Trump’s plan to weaponize the census against immigrants has failed

Trump’s plan to weaponize the census against immigrants has failed

Two signs, in English and Spanish, offering information on the 2020 Census in Reading, Pennsylvania, seen in September. | Ben Hasty/MediaNews Group/Reading Eagle via Getty Images

Census officials have reportedly stopped working on Trump’s plan to exclude undocumented immigrants from census counts, which are used to redraw electoral maps.

Census officials are no longer proceeding with President Donald Trump’s plan to exclude undocumented immigrants living in the US from census population counts for purposes of redrawing congressional districts in 2021, according to an NPR report. The news outlet reported that senior career officials at the Census Bureau had ordered the work to stop immediately on Tuesday night.

The move brings an apparent end to Trump’s controversial attempt to erode the political power of immigrant communities. Excluding undocumented immigrants would have reduced the population counts in areas where foreign-born populations have traditionally settled — primarily Democrat-run cities — and therefore undermined their political power. But it could have also affected red states with large immigrant populations, including Texas.

States currently draw congressional districts, determining the areas that each elected official represents based on the total population, including unauthorized immigrants. The current maps are due to be redrawn this year after the results of the 2020 census come in, and the stakes are high: Each redistricting has a lasting influence on who is likely to win elections, which communities will be represented in Congress, and, ultimately, which laws will be passed. If states can’t complete their redistricting efforts ahead of upcoming elections, including the midterms in 2022, courts can intervene and draw temporary maps.

Trump issued a memorandum last July arguing that, by law, the president has the final say over who must be counted in the census. And Trump has said that unauthorized immigrants should not be counted because it would undermine American representative democracy and create “perverse incentives” for those seeking to come to the US.

But in September, a panel of three federal judges found that Trump’s memorandum skirted the federal government’s constitutional obligation to count every person, no matter their immigration status, in the census every 10 years.
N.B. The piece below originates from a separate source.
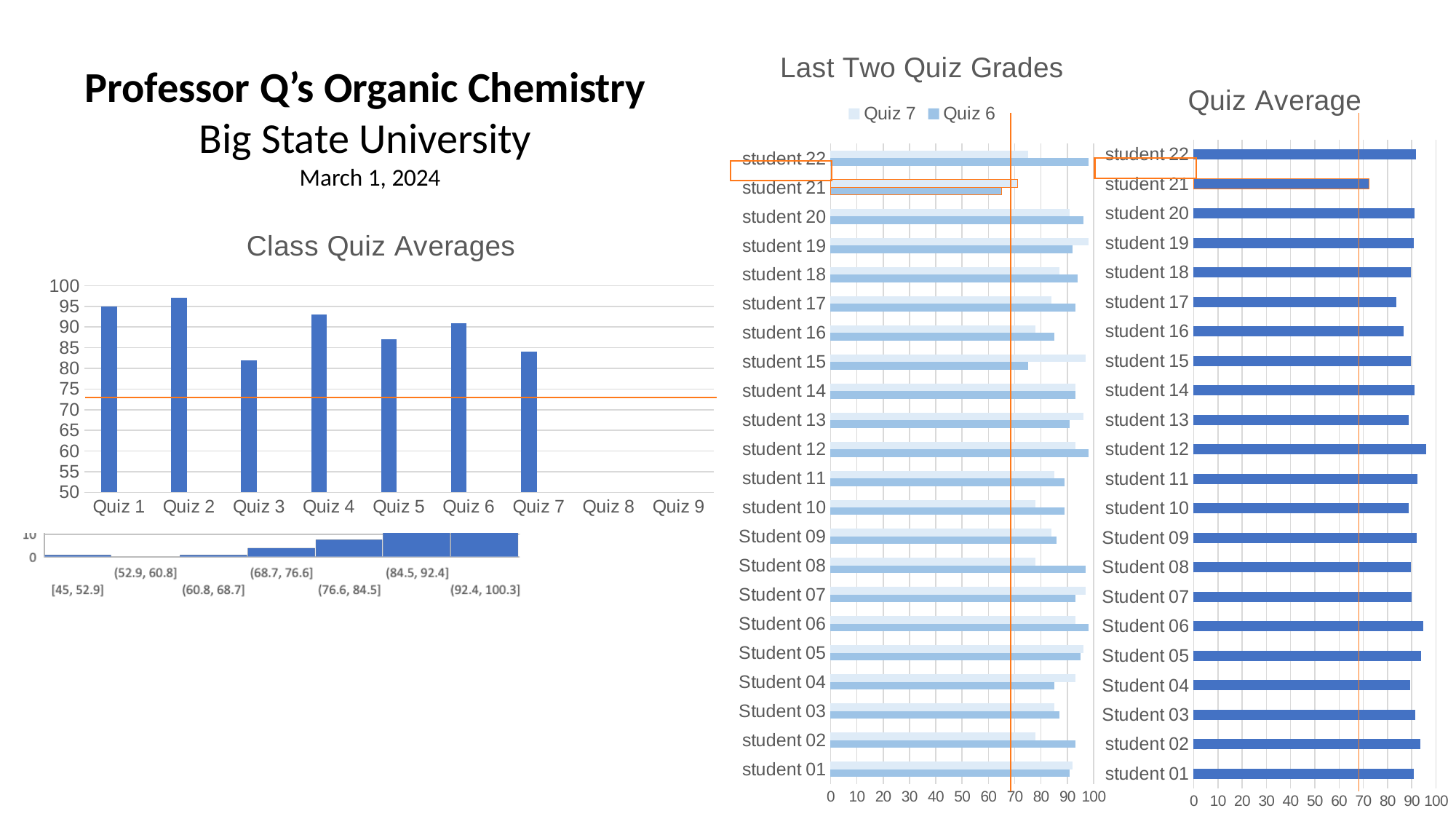
In the 'Quiz Average' chart, which student has the lowest average? student 21 In the 'Class Quiz Averages' chart, is the value for Quiz 3 greater or less than 85? less In the 'Class Quiz Averages' chart, which quiz has the highest average? Quiz 2 In the 'Class Quiz Averages' chart, how many quizzes have a bar plotted? 7 In the 'Last Two Quiz Grades' chart, is the Quiz 6 value for student 21 greater or less than 70? less In the 'Quiz Average' chart, is the value for student 21 greater or less than 80? less What kind of chart is the 'Class Quiz Averages' chart? bar chart How many students are shown in the 'Last Two Quiz Grades' chart? 22 How many series does the legend of the 'Last Two Quiz Grades' chart list? 2 What are the legend entries in the 'Last Two Quiz Grades' chart? Quiz 7 and Quiz 6 In the 'Class Quiz Averages' chart, which is larger, the value for Quiz 5 or the value for Quiz 6? Quiz 6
Though Trump had asked the Supreme Court to weigh in, the justices were reluctant to do so absent any estimate from the Census bureau of how many undocumented immigrants would be excluded from the apportionment counts. In December, they ruled in an unsigned opinion that it would be “premature” to issue a final decision on the issue, giving the Trump administration little ammunition with which to move forward.

Trump’s attempt to use the census against immigrants was part of a long-term Republican strategy

The US is on track to become a majority-nonwhite nation sometime in the 2040s, with Latinos accounting for a large portion of that growth. For Republicans who have relied on primarily non-Latino white, rural voters to stay in office, those demographic changes could pose a serious threat to the party’s power.
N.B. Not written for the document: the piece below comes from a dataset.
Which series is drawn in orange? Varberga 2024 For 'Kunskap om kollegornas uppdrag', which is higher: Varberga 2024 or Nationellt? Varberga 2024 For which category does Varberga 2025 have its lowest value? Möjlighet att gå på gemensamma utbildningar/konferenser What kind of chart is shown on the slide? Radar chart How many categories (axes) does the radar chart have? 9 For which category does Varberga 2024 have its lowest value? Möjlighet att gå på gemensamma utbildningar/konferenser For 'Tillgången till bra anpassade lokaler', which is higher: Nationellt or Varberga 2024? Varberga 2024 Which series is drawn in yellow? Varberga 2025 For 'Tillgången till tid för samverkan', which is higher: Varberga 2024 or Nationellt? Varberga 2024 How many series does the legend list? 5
But even before Trump, they had hatched a plan to maintain their grip on power for at least a little while longer: They would exclude noncitizens from the census population counts used to redraw congressional districts. The late Republican political strategist Thomas Hofeller was the mastermind behind the plan, which he believed could keep state legislatures in Texas, Georgia, Arizona, and Florida from flipping blue in the near future. It would have the effect of diluting the political power of foreign-born people — who have primarily settled in Democrat-run cities — relative to more rural, Republican-run areas.

Trump, for his part, has embraced the strategy and taken it even further.
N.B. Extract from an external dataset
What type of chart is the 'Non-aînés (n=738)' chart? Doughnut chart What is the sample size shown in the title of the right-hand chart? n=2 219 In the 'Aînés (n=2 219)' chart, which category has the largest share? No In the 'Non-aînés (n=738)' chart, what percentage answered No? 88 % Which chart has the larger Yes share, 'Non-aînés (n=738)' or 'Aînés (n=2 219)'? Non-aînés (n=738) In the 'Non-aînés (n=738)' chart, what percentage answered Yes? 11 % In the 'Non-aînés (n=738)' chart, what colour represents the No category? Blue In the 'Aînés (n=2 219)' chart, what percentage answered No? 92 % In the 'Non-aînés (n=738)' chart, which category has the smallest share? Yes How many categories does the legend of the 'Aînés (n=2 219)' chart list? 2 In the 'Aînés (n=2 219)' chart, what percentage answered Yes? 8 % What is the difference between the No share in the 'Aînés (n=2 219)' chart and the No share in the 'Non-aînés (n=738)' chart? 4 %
Trump previously sought to put a question about citizenship status on the 2020 census. Several states, including California and New York, challenged the question in court on the basis that it would depress response rates among immigrant communities, leading to an undercount that would cost their governments critical federal funding. Their lawsuit came before the Supreme Court, which ruled in their favor in June 2019 on the basis that the Trump administration had lied about why it chose to include the question on the census.

Trump had argued that citizenship data would aid the Justice Department’s enforcement of the prohibitions against racial discrimination in voting. But that rationale was just a pretext, introduced after the fact to justify the question and meant to obscure the administration’s actual reasoning, the justices found.

Had the administration decided to continue pursuing the citizenship question, it would have had to race to support its decision with more valid reasoning in order to print the census forms on time.

Trump ultimately decided against doing so, instead issuing an executive order in July 2019 that instructed the Census Bureau to estimate citizenship data using enhanced state administrative records.

His July 2020 memorandum excluding unauthorized immigrants living in the US from census population counts for purposes of redrawing congressional districts in 2021 was the culmination of that effort. But it appeared not to succeed on Wednesday.